Directions for this task - Pick up the passage below on Orkambi and cystic fibrosis after its last sentence and keep writing it.

Passage to read -
What Is Orkambi (Lumacaftor/Ivacaftor)?
Cystic fibrosis (CF) is a genetically inherited disease that affects a protein in the body. People with CF inherit two copies of a defective or mutated CF gene, meaning both parents carried the mutated gene for CF and passed it to their child. Called the cystic fibrosis transmembrane conductance regulator (CFTR) gene, this mutation affects production of the CFTR protein.
What is the CFTR protein?
A properly made CFTR protein helps cells move chloride, an element in salt, to the cell surface. In CF, the body creates a “broken” CFTR protein that can’t move chloride properly. Without chloride, water isn’t attracted to the cell surface, resulting in a thick, sticky mucus building up in the lungs and other organs. This mucus causes persistent lung infections, gastrointestinal issues, and gradually damages other organs. It affects the lungs the most, but also the digestive system, including the pancreas, liver, intestines, and kidneys. CF may also impact the ears, nose and sinuses, sex organs, and the bones and joints.

Source information -
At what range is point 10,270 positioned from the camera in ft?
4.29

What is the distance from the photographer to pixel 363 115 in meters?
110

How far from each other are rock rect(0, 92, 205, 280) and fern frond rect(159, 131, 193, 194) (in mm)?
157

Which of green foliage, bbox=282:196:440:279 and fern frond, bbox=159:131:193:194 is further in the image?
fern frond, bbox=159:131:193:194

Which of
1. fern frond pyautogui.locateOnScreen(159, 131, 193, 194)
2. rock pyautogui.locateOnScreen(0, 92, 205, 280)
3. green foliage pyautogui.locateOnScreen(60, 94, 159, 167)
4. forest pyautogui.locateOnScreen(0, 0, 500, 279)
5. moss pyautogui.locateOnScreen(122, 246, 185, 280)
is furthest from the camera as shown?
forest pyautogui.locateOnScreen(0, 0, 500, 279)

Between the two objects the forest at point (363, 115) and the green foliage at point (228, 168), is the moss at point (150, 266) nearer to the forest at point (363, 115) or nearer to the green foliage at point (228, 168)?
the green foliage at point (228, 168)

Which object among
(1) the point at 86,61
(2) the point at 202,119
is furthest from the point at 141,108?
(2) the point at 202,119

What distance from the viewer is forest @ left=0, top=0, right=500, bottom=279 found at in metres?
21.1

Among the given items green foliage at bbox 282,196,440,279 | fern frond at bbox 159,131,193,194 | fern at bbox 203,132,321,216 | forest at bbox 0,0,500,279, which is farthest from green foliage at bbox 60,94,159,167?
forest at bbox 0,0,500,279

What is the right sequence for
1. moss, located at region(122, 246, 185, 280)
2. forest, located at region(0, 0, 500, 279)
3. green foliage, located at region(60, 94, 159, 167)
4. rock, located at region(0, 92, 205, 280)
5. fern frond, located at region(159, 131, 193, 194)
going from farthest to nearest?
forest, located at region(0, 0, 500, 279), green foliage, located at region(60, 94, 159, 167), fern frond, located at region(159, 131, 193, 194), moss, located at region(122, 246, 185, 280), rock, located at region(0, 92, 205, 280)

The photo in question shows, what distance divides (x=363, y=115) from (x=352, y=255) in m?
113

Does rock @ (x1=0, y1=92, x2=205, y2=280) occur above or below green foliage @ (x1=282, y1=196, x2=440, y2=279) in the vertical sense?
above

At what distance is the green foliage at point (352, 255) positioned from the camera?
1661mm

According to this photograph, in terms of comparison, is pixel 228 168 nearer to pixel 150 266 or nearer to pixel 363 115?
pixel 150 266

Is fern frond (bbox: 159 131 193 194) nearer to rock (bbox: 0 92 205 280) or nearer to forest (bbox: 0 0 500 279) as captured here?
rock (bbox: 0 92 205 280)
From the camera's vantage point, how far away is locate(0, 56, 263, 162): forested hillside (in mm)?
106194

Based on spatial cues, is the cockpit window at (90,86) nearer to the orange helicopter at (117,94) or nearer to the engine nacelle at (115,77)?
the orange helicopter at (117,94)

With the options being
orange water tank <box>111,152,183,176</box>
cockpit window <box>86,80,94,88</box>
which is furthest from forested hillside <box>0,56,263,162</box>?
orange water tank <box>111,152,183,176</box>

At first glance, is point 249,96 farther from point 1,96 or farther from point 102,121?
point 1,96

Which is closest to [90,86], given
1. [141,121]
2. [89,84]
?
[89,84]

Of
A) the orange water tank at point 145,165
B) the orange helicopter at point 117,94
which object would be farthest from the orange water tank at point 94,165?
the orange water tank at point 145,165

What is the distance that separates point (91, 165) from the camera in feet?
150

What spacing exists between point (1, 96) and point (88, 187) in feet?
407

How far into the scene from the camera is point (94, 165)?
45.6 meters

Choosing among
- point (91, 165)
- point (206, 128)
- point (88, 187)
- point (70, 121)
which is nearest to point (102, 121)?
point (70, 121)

Expected answer -
A class of drugs called CFTR modulators target specific defects in the CFTR protein so that it can work properly. One such drug is lumacaftor/ivacaftor, which goes by the brand name Orkambi.
What types of CF can Orkambi treat?
Lumacaftor/ivacaftor (Orkambi) is prescribed for people with CF who have two copies of the F508del mutation, which is the most common CF mutation. Approximately 48% of people with CF have two copies of the F508del mutation. It is prescribed to those age 2 and older.1
How does Orkambi work?
The CFTR modulator lumacaftor/ivacaftor is a combination of two drugs that work in two ways to help the CFTR protein move chloride across a cell surface. Lumacaftor is what is known as a corrector. This means that lumacaftor helps the CFTR protein form the correct shape so that it can move to the cell surface. Once there, about a third of the CFTR protein gets to the cell surface, which is still not enough to move chloride through the surface. That is why another CFTR modulator, ivacaftor is added. Ivacaftor is called a potentiator because it works differently than a corrector. Ivacaftor holds the “gate” on the cell surface open long enough for the chloride to pass through.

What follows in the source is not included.